Work required
Below are some entries. Repeat exactly the lines from the one with "common name: western chipmunks" through the one with "scientific name: Cervidae", and only those.

= Beginning of Section =

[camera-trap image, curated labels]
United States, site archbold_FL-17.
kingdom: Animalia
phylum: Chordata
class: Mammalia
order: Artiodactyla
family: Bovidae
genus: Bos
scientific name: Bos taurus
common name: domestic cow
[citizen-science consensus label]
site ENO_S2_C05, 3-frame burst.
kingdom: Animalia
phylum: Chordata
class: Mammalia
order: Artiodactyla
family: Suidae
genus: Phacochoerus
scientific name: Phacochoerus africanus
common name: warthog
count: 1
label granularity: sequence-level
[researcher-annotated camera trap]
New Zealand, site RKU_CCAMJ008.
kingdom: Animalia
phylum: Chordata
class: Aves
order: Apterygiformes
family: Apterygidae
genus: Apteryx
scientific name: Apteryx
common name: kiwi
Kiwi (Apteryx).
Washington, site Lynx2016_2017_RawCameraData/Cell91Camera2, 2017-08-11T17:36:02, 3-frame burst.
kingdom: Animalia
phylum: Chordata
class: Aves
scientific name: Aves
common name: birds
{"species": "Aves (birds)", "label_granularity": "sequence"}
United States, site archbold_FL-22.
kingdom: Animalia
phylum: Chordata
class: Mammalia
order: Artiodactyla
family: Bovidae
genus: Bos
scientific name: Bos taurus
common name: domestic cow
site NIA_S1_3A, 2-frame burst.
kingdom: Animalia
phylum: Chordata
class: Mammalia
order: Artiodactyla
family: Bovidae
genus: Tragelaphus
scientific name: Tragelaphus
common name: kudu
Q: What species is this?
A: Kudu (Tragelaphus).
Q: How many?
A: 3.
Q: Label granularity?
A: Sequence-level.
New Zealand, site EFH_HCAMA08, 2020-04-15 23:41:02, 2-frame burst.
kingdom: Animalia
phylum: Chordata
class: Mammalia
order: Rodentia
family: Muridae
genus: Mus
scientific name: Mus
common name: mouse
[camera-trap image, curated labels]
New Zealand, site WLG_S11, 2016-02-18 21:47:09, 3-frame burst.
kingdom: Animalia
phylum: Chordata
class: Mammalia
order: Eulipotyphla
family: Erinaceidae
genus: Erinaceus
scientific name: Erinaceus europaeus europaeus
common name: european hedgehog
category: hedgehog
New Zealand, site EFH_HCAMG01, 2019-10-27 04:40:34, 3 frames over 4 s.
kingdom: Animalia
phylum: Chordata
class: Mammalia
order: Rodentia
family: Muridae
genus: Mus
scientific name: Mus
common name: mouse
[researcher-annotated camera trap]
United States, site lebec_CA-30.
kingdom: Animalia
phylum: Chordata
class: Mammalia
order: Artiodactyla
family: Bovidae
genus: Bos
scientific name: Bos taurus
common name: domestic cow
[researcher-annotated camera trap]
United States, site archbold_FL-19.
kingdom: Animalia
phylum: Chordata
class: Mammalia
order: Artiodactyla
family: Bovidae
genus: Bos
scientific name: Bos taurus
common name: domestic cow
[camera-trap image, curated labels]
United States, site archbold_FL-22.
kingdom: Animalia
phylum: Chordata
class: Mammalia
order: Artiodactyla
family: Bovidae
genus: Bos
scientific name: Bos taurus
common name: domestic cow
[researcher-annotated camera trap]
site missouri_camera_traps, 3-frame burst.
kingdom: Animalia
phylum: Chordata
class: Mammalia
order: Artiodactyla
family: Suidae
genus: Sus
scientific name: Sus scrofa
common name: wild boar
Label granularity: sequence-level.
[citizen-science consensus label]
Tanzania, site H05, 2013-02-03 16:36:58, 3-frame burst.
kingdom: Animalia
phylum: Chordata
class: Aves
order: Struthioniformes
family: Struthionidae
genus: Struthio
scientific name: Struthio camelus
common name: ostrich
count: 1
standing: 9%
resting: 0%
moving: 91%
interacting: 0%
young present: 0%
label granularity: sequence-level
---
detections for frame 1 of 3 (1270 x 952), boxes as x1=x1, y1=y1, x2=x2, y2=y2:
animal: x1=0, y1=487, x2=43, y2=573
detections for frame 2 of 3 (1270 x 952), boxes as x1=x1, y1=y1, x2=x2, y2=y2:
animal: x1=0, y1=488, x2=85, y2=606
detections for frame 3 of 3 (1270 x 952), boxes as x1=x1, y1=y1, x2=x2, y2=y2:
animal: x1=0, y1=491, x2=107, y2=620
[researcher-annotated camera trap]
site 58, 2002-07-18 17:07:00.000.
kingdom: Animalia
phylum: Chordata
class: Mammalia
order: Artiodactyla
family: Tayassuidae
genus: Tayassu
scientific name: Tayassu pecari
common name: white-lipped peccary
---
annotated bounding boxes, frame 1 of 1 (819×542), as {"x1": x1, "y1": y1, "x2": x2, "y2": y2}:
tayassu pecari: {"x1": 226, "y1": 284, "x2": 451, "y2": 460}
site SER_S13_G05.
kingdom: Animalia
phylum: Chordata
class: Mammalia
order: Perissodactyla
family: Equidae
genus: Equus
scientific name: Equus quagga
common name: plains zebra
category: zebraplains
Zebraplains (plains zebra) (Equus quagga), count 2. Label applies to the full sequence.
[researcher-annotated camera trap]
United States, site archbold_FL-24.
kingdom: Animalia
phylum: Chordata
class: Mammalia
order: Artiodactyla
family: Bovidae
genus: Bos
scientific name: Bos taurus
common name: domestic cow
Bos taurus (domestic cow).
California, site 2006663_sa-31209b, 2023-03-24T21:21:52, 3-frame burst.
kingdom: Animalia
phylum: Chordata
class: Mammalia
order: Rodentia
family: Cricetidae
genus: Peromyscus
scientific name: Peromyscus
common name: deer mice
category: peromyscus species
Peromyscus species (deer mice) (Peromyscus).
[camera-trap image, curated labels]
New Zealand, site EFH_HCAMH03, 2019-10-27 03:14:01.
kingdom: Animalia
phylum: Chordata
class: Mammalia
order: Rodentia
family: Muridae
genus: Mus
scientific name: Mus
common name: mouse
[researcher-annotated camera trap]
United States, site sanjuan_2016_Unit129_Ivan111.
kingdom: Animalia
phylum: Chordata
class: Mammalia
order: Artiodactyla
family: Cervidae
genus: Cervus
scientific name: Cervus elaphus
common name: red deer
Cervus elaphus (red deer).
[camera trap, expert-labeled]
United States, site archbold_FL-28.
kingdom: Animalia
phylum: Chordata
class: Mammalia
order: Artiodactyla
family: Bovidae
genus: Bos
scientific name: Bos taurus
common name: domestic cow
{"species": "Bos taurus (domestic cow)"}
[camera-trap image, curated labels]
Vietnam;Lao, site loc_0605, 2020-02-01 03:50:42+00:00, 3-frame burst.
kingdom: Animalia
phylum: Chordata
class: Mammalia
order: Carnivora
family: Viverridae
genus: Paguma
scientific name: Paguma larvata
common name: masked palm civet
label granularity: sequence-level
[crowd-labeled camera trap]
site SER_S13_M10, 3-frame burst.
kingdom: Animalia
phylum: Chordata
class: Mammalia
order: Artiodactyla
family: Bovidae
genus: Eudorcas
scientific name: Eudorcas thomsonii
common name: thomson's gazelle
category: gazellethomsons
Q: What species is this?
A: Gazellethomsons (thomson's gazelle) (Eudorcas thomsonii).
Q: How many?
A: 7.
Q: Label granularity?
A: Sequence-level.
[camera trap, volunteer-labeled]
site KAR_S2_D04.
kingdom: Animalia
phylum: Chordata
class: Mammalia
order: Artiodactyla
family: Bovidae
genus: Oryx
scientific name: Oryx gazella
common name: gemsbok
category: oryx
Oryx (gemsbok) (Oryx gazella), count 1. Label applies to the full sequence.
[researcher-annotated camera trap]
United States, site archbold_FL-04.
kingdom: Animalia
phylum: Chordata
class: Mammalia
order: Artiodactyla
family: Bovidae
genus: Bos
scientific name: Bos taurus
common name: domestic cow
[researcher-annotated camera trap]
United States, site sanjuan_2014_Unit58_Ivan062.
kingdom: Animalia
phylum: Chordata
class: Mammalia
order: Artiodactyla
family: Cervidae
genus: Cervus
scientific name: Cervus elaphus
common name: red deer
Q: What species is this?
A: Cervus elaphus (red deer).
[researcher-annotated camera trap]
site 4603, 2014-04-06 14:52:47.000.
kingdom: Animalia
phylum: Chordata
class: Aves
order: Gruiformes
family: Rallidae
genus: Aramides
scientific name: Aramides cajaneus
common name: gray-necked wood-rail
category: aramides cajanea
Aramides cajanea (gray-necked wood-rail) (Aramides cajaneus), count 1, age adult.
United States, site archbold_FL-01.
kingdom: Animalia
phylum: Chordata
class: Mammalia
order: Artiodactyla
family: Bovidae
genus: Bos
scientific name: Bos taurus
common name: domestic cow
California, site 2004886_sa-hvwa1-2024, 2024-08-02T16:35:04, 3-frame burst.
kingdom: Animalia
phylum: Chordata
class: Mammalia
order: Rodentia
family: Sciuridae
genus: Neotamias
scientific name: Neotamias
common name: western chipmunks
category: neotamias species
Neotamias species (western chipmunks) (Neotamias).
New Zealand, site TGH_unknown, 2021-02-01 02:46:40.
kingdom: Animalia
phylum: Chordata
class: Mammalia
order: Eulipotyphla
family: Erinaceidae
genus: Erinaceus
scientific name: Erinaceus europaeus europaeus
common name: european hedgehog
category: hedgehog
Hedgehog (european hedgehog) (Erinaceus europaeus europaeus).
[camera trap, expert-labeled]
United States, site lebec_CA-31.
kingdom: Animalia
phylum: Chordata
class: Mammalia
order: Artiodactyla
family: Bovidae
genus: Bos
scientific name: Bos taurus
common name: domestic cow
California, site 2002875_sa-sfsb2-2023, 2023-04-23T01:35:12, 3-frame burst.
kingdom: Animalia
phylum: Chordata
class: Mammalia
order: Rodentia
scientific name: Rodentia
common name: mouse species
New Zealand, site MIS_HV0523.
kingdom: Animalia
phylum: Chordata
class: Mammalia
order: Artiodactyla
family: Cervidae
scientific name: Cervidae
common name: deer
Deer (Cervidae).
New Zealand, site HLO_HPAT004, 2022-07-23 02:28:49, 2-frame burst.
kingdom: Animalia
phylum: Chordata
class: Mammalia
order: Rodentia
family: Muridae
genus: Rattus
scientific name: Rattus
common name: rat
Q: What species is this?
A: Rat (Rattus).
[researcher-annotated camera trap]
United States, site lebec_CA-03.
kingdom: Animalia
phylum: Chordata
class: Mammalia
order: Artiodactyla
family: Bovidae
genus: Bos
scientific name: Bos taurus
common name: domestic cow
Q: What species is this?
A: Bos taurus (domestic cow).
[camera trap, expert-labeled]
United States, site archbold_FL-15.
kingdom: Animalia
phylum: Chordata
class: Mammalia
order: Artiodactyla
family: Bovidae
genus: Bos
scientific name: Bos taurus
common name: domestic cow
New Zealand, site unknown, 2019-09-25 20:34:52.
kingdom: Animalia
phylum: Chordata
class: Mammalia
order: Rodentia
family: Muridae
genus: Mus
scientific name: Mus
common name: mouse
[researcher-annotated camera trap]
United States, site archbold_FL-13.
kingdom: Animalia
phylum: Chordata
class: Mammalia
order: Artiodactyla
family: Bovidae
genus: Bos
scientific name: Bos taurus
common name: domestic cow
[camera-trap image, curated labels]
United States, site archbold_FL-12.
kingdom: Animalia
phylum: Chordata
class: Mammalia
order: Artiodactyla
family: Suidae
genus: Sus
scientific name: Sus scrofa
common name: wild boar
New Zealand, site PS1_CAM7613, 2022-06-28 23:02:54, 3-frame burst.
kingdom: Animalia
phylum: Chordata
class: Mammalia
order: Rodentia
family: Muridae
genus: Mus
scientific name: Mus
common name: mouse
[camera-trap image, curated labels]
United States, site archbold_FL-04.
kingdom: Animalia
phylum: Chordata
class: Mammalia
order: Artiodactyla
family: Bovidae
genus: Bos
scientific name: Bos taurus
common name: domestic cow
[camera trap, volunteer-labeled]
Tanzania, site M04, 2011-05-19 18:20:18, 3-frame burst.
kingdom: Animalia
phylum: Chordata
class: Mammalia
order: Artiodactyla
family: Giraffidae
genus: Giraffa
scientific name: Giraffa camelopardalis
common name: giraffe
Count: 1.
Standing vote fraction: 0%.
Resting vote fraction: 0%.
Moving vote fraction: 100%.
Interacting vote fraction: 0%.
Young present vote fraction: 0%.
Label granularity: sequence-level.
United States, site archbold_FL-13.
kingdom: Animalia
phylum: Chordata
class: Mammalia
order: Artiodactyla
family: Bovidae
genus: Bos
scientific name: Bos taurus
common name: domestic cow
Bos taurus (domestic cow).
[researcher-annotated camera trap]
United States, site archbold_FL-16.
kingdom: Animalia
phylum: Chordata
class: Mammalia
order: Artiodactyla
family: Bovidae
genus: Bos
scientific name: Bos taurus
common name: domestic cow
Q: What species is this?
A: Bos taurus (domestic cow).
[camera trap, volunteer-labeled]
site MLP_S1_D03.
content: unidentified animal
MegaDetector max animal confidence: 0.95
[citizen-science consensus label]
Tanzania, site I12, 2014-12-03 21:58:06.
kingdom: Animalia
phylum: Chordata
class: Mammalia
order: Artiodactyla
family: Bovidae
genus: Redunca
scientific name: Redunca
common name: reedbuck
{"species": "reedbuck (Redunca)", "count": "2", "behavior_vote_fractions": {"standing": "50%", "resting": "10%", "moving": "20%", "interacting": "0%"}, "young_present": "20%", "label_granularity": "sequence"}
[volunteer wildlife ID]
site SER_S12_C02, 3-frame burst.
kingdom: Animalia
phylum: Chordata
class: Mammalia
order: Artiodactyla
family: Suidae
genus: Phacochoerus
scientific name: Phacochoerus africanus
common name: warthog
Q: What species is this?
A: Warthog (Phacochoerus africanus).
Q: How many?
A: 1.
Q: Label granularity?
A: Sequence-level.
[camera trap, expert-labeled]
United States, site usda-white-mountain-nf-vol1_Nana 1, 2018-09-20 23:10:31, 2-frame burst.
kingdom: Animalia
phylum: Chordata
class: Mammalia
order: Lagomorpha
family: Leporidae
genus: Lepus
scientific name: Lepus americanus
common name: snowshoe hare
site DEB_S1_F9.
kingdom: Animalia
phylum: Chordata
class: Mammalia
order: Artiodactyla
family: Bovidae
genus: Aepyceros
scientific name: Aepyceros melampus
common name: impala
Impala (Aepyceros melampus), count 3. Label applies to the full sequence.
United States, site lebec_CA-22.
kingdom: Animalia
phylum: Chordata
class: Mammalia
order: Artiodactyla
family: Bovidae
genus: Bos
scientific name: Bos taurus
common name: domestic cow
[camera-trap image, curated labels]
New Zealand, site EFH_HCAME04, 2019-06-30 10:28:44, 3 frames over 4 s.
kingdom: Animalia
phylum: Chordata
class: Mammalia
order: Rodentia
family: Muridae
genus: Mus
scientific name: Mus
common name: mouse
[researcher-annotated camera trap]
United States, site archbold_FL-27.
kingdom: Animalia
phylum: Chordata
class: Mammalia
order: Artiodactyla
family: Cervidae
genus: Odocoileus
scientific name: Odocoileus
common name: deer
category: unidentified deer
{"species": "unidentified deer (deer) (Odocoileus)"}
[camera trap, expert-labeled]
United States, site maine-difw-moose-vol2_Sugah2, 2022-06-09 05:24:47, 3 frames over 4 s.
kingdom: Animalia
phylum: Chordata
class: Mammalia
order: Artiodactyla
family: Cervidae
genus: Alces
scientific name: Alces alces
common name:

= End of Section =

Exercise response
common name: western chipmunks
category: neotamias species
Neotamias species (western chipmunks) (Neotamias).
New Zealand, site TGH_unknown, 2021-02-01 02:46:40.
kingdom: Animalia
phylum: Chordata
class: Mammalia
order: Eulipotyphla
family: Erinaceidae
genus: Erinaceus
scientific name: Erinaceus europaeus europaeus
common name: european hedgehog
category: hedgehog
Hedgehog (european hedgehog) (Erinaceus europaeus europaeus).
[camera trap, expert-labeled]
United States, site lebec_CA-31.
kingdom: Animalia
phylum: Chordata
class: Mammalia
order: Artiodactyla
family: Bovidae
genus: Bos
scientific name: Bos taurus
common name: domestic cow
California, site 2002875_sa-sfsb2-2023, 2023-04-23T01:35:12, 3-frame burst.
kingdom: Animalia
phylum: Chordata
class: Mammalia
order: Rodentia
scientific name: Rodentia
common name: mouse species
New Zealand, site MIS_HV0523.
kingdom: Animalia
phylum: Chordata
class: Mammalia
order: Artiodactyla
family: Cervidae
scientific name: Cervidae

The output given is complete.